Task instructions: Before anything else, copy every record below exactly as it stands.

Task inputs:
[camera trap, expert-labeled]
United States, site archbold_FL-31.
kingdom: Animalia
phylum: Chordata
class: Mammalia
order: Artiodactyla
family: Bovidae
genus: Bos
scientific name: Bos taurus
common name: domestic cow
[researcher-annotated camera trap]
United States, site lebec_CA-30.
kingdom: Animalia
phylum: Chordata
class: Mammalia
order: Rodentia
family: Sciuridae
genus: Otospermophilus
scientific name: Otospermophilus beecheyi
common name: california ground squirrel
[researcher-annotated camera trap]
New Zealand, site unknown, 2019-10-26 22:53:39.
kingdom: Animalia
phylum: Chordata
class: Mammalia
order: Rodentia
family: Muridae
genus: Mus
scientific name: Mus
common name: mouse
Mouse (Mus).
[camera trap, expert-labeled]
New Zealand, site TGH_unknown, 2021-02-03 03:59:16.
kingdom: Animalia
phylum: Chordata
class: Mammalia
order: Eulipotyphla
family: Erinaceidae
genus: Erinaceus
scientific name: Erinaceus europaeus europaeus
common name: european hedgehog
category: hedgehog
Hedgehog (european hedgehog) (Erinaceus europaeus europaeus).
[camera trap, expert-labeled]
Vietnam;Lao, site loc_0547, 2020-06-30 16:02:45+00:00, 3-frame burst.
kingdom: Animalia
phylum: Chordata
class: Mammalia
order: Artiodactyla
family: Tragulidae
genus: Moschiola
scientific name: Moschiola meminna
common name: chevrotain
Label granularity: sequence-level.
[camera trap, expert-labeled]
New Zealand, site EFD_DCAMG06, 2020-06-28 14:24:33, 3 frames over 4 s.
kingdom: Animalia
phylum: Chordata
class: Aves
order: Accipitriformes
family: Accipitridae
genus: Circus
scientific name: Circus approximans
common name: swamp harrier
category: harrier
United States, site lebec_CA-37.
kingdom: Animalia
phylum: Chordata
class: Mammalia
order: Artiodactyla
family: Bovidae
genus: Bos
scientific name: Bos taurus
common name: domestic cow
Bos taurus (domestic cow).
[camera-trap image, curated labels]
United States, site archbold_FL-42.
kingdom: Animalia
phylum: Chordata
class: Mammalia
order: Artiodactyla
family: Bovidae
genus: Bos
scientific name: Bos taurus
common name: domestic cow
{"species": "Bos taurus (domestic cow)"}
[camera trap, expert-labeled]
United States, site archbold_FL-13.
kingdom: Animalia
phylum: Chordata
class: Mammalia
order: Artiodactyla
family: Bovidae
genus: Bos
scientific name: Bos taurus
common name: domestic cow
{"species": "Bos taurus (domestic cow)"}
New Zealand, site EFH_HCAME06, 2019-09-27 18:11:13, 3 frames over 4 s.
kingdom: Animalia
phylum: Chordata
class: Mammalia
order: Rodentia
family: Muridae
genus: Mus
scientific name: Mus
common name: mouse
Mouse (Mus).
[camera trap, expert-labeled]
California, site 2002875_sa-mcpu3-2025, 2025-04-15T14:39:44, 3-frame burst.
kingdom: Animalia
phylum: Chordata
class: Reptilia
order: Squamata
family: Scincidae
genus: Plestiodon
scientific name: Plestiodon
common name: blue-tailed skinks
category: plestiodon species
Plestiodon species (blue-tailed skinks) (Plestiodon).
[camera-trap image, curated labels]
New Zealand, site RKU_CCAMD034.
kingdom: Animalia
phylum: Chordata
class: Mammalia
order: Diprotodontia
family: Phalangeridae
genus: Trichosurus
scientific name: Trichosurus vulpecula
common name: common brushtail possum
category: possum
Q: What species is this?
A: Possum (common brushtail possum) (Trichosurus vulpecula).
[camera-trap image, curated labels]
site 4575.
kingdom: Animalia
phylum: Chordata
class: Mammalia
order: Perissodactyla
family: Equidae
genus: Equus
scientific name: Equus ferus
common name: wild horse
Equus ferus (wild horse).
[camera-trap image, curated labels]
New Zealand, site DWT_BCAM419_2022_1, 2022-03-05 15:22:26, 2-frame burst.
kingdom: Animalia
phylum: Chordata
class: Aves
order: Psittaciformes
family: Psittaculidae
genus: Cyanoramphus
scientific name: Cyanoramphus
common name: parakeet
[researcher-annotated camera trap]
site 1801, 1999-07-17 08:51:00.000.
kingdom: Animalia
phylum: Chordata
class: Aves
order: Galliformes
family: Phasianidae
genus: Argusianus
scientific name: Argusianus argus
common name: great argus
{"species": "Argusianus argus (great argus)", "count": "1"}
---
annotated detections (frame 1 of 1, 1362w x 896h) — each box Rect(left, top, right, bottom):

Final answer:
[camera trap, expert-labeled]
United States, site archbold_FL-31.
kingdom: Animalia
phylum: Chordata
class: Mammalia
order: Artiodactyla
family: Bovidae
genus: Bos
scientific name: Bos taurus
common name: domestic cow
[researcher-annotated camera trap]
United States, site lebec_CA-30.
kingdom: Animalia
phylum: Chordata
class: Mammalia
order: Rodentia
family: Sciuridae
genus: Otospermophilus
scientific name: Otospermophilus beecheyi
common name: california ground squirrel
[researcher-annotated camera trap]
New Zealand, site unknown, 2019-10-26 22:53:39.
kingdom: Animalia
phylum: Chordata
class: Mammalia
order: Rodentia
family: Muridae
genus: Mus
scientific name: Mus
common name: mouse
Mouse (Mus).
[camera trap, expert-labeled]
New Zealand, site TGH_unknown, 2021-02-03 03:59:16.
kingdom: Animalia
phylum: Chordata
class: Mammalia
order: Eulipotyphla
family: Erinaceidae
genus: Erinaceus
scientific name: Erinaceus europaeus europaeus
common name: european hedgehog
category: hedgehog
Hedgehog (european hedgehog) (Erinaceus europaeus europaeus).
[camera trap, expert-labeled]
Vietnam;Lao, site loc_0547, 2020-06-30 16:02:45+00:00, 3-frame burst.
kingdom: Animalia
phylum: Chordata
class: Mammalia
order: Artiodactyla
family: Tragulidae
genus: Moschiola
scientific name: Moschiola meminna
common name: chevrotain
Label granularity: sequence-level.
[camera trap, expert-labeled]
New Zealand, site EFD_DCAMG06, 2020-06-28 14:24:33, 3 frames over 4 s.
kingdom: Animalia
phylum: Chordata
class: Aves
order: Accipitriformes
family: Accipitridae
genus: Circus
scientific name: Circus approximans
common name: swamp harrier
category: harrier
United States, site lebec_CA-37.
kingdom: Animalia
phylum: Chordata
class: Mammalia
order: Artiodactyla
family: Bovidae
genus: Bos
scientific name: Bos taurus
common name: domestic cow
Bos taurus (domestic cow).
[camera-trap image, curated labels]
United States, site archbold_FL-42.
kingdom: Animalia
phylum: Chordata
class: Mammalia
order: Artiodactyla
family: Bovidae
genus: Bos
scientific name: Bos taurus
common name: domestic cow
{"species": "Bos taurus (domestic cow)"}
[camera trap, expert-labeled]
United States, site archbold_FL-13.
kingdom: Animalia
phylum: Chordata
class: Mammalia
order: Artiodactyla
family: Bovidae
genus: Bos
scientific name: Bos taurus
common name: domestic cow
{"species": "Bos taurus (domestic cow)"}
New Zealand, site EFH_HCAME06, 2019-09-27 18:11:13, 3 frames over 4 s.
kingdom: Animalia
phylum: Chordata
class: Mammalia
order: Rodentia
family: Muridae
genus: Mus
scientific name: Mus
common name: mouse
Mouse (Mus).
[camera trap, expert-labeled]
California, site 2002875_sa-mcpu3-2025, 2025-04-15T14:39:44, 3-frame burst.
kingdom: Animalia
phylum: Chordata
class: Reptilia
order: Squamata
family: Scincidae
genus: Plestiodon
scientific name: Plestiodon
common name: blue-tailed skinks
category: plestiodon species
Plestiodon species (blue-tailed skinks) (Plestiodon).
[camera-trap image, curated labels]
New Zealand, site RKU_CCAMD034.
kingdom: Animalia
phylum: Chordata
class: Mammalia
order: Diprotodontia
family: Phalangeridae
genus: Trichosurus
scientific name: Trichosurus vulpecula
common name: common brushtail possum
category: possum
Q: What species is this?
A: Possum (common brushtail possum) (Trichosurus vulpecula).
[camera-trap image, curated labels]
site 4575.
kingdom: Animalia
phylum: Chordata
class: Mammalia
order: Perissodactyla
family: Equidae
genus: Equus
scientific name: Equus ferus
common name: wild horse
Equus ferus (wild horse).
[camera-trap image, curated labels]
New Zealand, site DWT_BCAM419_2022_1, 2022-03-05 15:22:26, 2-frame burst.
kingdom: Animalia
phylum: Chordata
class: Aves
order: Psittaciformes
family: Psittaculidae
genus: Cyanoramphus
scientific name: Cyanoramphus
common name: parakeet
[researcher-annotated camera trap]
site 1801, 1999-07-17 08:51:00.000.
kingdom: Animalia
phylum: Chordata
class: Aves
order: Galliformes
family: Phasianidae
genus: Argusianus
scientific name: Argusianus argus
common name: great argus
{"species": "Argusianus argus (great argus)", "count": "1"}
---
annotated detections (frame 1 of 1, 1362w x 896h) — each box Rect(left, top, right, bottom):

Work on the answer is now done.